1.2 Artificial intelligence methods in the prediction of FDCs
With the development and maturity of data science and artificial
intelligence, the research focus of hydrological prediction models has
gradually shifted from process-drive to data-driven models
(Mohammadrezapour et al., 2019; Sharifi Garmdareh et al., 2018) . The
data-driven model was based on the statistical properties of the data,
without considering the physical causes of runoff, and directly
calculates the correlation between the input and output of the model to
obtain hydrological prediction results. Machine learning models
typically exhibit a relatively complex model structure. By adjusting
parameters and conducting model training, the model can continuously
approach the optimal mapping relationship between the input and output,
and the predicted results usually have high accuracy. However, due to
the limitations of the “black box”, decision-makers cannot directly
know how machine learning models calculate decision results (Cortez and
Embrechts, 2013) . The ”black box” of machine learning models simplifies
model input and training, which makes its prediction results lack
practical physical significance, and the model is unable to explain how
to obtain prediction results from the causes and mechanisms of runoff
formation, resulting in low credibility in practical prediction work.
But machine learning methods are widely used in hydrology (Khan et al.,
2016; Khan et al., 2019) because they have unreasonable effectiveness
when applied to real-world problems (Shen, 2018) . Due to the complexity
of hydrological systems which cannot be easily represented by simple
conceptual relationships between variables and the nonlinear
relationship between watershed characteristics and hydrological
characteristics, traditional methods lack sufficient ability to predict
FDCs, while artificial intelligence models have some applicative
potential (Nearing and Gupta, 2015) .
SVM, ANN, and nonlinear regression (NLR) were used for regression
prediction using different runoff duration as output variables and six
basin feature selections as input variables in a study of 33 watersheds.

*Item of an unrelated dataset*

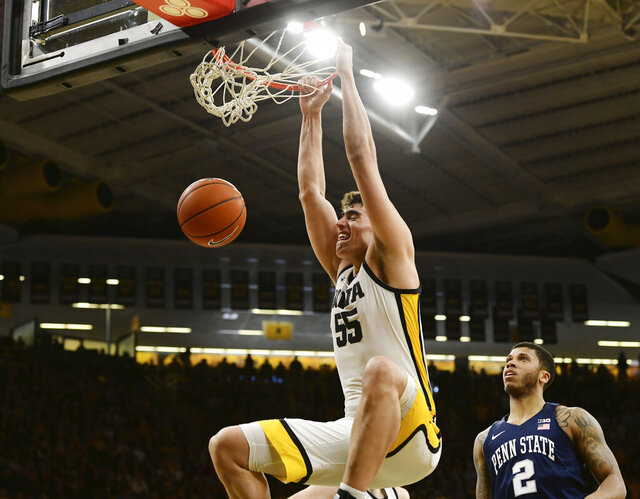 FILE - In this Feb. 29, 2020, file photo, Iowa's Luka Garza (55) dunks as Penn State's Myles Dread (2) looks on during the second half of an NCAA college basketball game in Iowa City, Iowa. Big Ten player of the year Garza says he is withdrawing from the NBA draft and will return to Iowa for his senior season. Garza says his heart is in Iowa City and that it would have been hard to close the book on his college career without a last chapter. (AP Photo/Cliff Jette, File)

The results indicate that SVR is the most suitable model for estimating
FDC (Vafakhah and Khosrobeigi Bozchaloei, 2020) . A multi-output neural
network model was developed to predict the FDC of 9203 dataless areas in
the southeastern United States over a 60-year period from 1950 to 2009,
suggesting that compared with single-output neural-network models,
multi-output neural networks is capable of learning monotonic
relationships between adjacent quantiles and yield better predictions
(Worland et al., 2019) .
Machine learning (ML) has demonstrated outstanding performance in
forecasting FDC and is extensively utilized for predicting (Ley et al.,
2023; Vaheddoost et al., 2023) . Existing research has primarily
concentrated on enhancing the prediction accuracy of FDC through single
ML model, neglecting the impact of its influencing factors, and the
prediction accuracy through traditional prediction methods is relatively
low. Moreover, there are few research of using multiple machine model
algorithms for comprehensive comparison, and conducting regionalization
research on FDC prediction based on geographical and climatic
characteristics. Explainable machine learning (eg. SHAP) is a rapidly
developing subfield aimed at understanding how models use inputs for
prediction and eliminating the black box problem (Kim, 2017) . Thus, the
main issues studied in this paper include (see Figure 1 ):
[Insert Figure 1]
Figure 1 Framework of the
prediction and inference of FDC using ML
This paper utilizes a total of 645
sets of samples, made up of 22 basin characteristic variables (including
“mutable” and “immutable”) in 30 years from 244 hydrometric stations
located in the middle and lower reaches of the Yangtze River basin.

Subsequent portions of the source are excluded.